- [WORK TASK]
Although the records contain pictures, print none of them; print exactly the lines from the one with "Zeugen nach Unfall" through the last line.

--

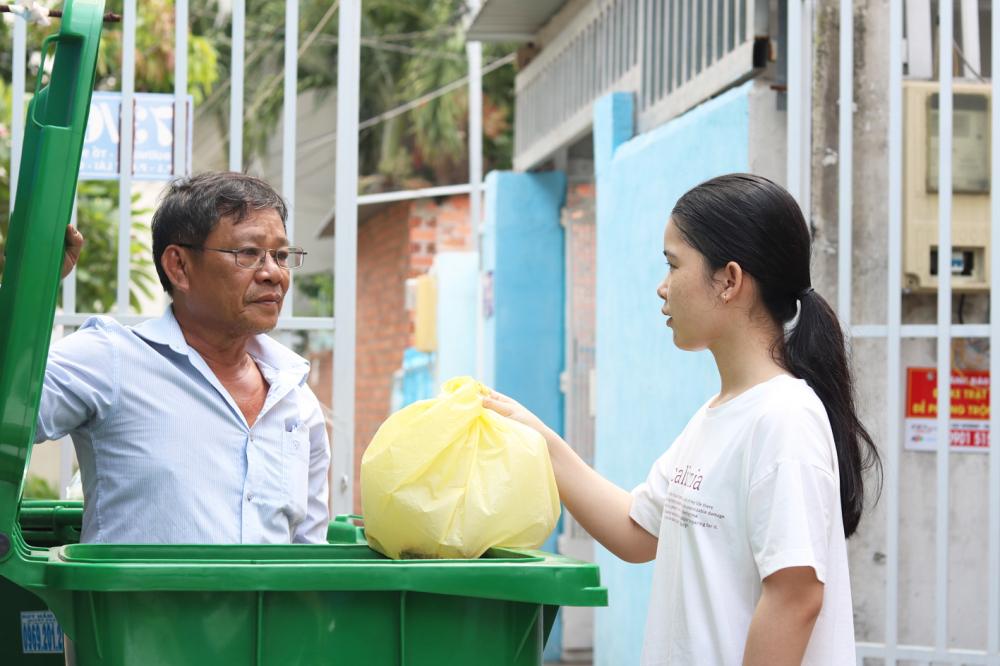 Ông Em dặn dò chuyện phân loại rác và hỏi thăm tình hình đời sống của gia đình em Nguyễn Trần Hằng
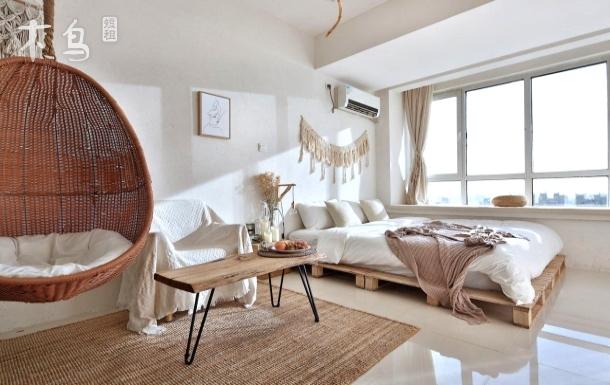 秋千摇椅 俯瞰青岛市全景 影棚 浪漫体验青岛的慢生活一居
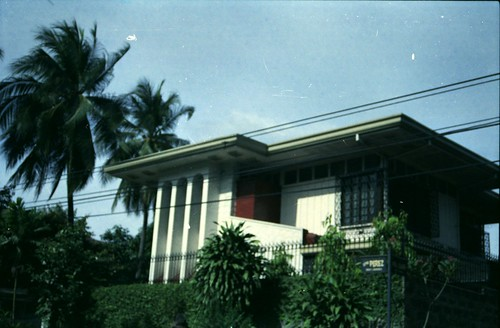 old house (near Banawe/ Quezon Avenue)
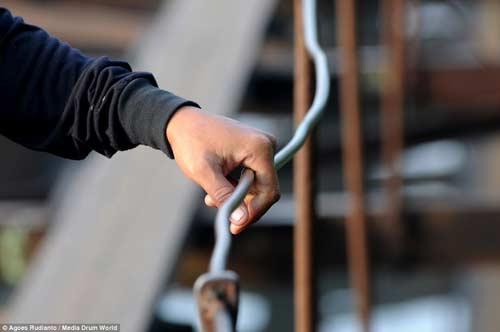 Trẻ em Indonesia đến trường trên cây cầu tử thần-10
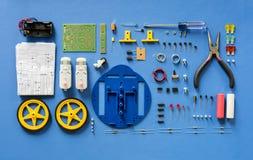 Den flyg- sikten av elektronik bearbetar utrustningar på blå bakgrund royaltyfria foton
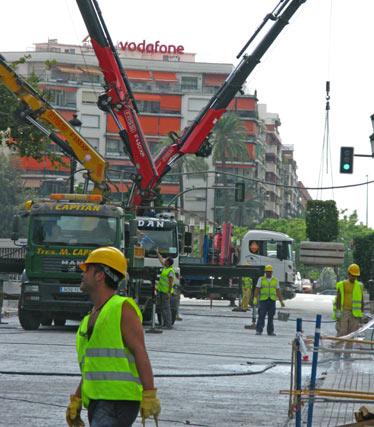 Una grúa en el puente que da acceso a República Argentina y obreros trabajando en las obras de la estación de Metro.  Foto: Manuel Gómez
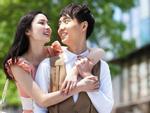 Bức ảnh của 1 đám cưới gây xôn xao mạng xã hội: Ai cũng tò mò khuôn mặt cô dâu thế nào...-5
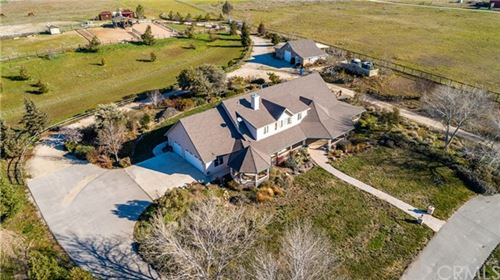 Photo of 7330 Feenstra Rd, Paso Robles, CA 93446 (MLS # NS20029151)
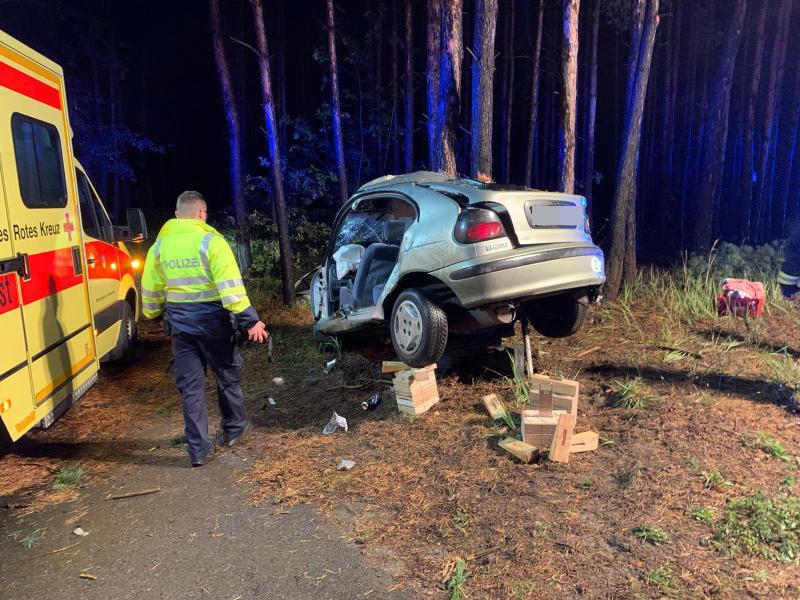 Zeugen nach Unfall mit schwer verletzter Person gesucht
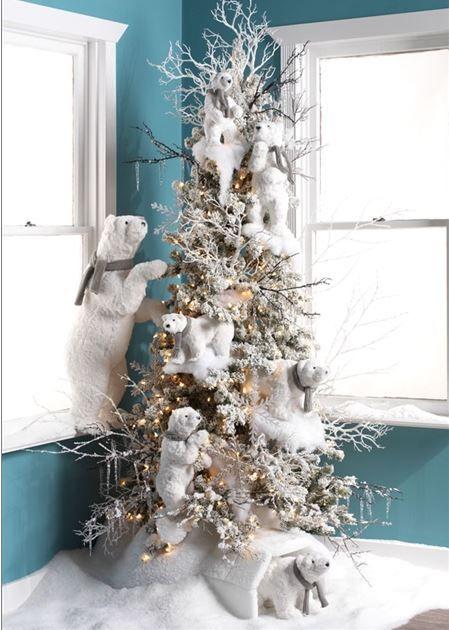 Temática de árbol de navidad con fauna del ártico. #DecoracionArbolDeNavidad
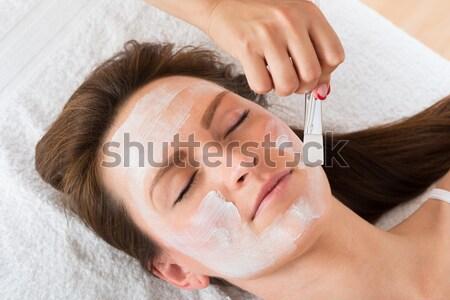 Terapeuta jelentkezik arc maszk nő kezek Stock fotó © AndreyPopov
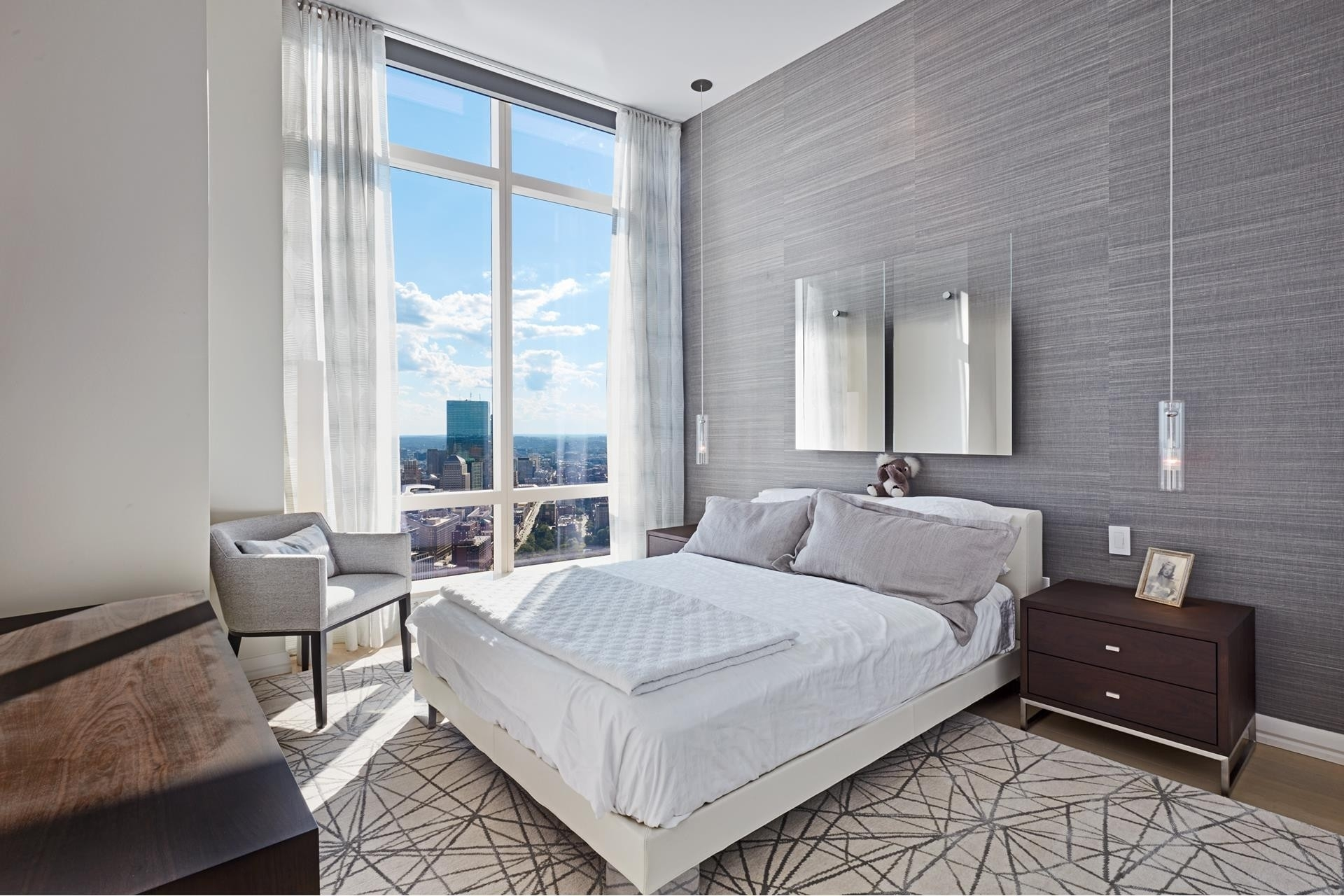 27. Condominiums for Sale at 1 Franklin Street , 5501 Downtown Boston, Boston, MA 02110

--

- [SOLUTION]
 Zeugen nach Unfall mit schwer verletzter Person gesucht
 Temática de árbol de navidad con fauna del ártico. #DecoracionArbolDeNavidad
 Terapeuta jelentkezik arc maszk nő kezek Stock fotó © AndreyPopov
 27. Condominiums for Sale at 1 Franklin Street , 5501 Downtown Boston, Boston, MA 02110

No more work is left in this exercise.